If the U.S. keeps aid on pause, can Europe “fill in the gap?” asked The Economist. The European Union has announced plans to boost defense spending by $845 billion, and Ukraine is “also rapidly expanding” its own defense industry. Still, the U.S. had been providing “a large chunk of Ukraine’s military aid” until this week, and the logistics of replacing it require time that Ukraine does not have. And so “the war’s horror” continues, said Nick Paton Walsh in CNN.com, with Russia targeting civilians and Kyiv struggling to take out Moscow’s missiles and drones. “There are no good choices ahead for Ukraine, no sure bets”—except widespread opposition to surrender. “Dignity is also a value,” one Kyiv resident told me. “If Russia cannot destroy it, why does the U.S. think it can?”
What next?
Putin “now seems even more likely to hold out for a deal on his terms,” said Anton Troianovski in The New York Times, and he could “expand his push on the battlefield.” Russia might try to grab more of the eastern Ukrainian regions it claims to have already annexed, and could even return to the “broader territorial aims” of its 2022 invasion, when its forces stormed toward Kyiv and the port cities of Odesa and Mykolaiv. Putin may face little resistance from Trump, said Dave Lawler in Axios. His administration has already ordered the U.S. Cyber Command to cease some offensive operations against Russia, and Trump is reportedly considering sanctions relief for Moscow and “hinting at regime change in Kyiv.” It all reflects Trump’s “preference for dealing superpower to superpower, in a world dictated by hard power.”

——————————

STATED EXERCISE 1: Using the passage on Ukraine aid, explain in one to three sentences why replacing U.S. military aid would be hard even with Europe's new spending plans.
STATED EXERCISE 2: In the passage on Ukraine aid, by how much does the European Union plan to boost defense spending?
These lines have nothing to do with the passage on Ukraine aid.

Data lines

——————————

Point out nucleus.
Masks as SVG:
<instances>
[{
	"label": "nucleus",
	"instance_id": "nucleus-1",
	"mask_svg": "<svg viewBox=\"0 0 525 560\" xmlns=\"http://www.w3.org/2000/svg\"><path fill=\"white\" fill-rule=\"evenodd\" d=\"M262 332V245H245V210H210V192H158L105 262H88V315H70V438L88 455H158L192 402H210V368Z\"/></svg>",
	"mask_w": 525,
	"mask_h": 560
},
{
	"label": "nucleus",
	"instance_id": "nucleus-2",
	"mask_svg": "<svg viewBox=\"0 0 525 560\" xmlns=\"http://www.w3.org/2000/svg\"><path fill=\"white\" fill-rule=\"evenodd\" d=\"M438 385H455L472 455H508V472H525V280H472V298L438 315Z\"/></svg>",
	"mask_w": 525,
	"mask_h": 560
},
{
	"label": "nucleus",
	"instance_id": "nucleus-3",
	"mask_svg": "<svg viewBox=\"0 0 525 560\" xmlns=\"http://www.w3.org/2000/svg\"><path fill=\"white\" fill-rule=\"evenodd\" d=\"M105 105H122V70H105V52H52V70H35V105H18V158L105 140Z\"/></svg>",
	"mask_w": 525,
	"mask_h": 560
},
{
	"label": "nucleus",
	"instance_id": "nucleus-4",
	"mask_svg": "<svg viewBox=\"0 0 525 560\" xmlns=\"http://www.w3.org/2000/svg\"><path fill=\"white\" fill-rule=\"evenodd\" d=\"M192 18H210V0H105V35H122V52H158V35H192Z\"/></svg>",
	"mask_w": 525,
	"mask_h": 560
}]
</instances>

——————————

FINAL RESULT 1: Until this week the U.S. had been providing a large chunk of Ukraine's military aid. Replacing it would take time for logistics, and Ukraine does not have that time.

FINAL RESULT 2: $845 billion.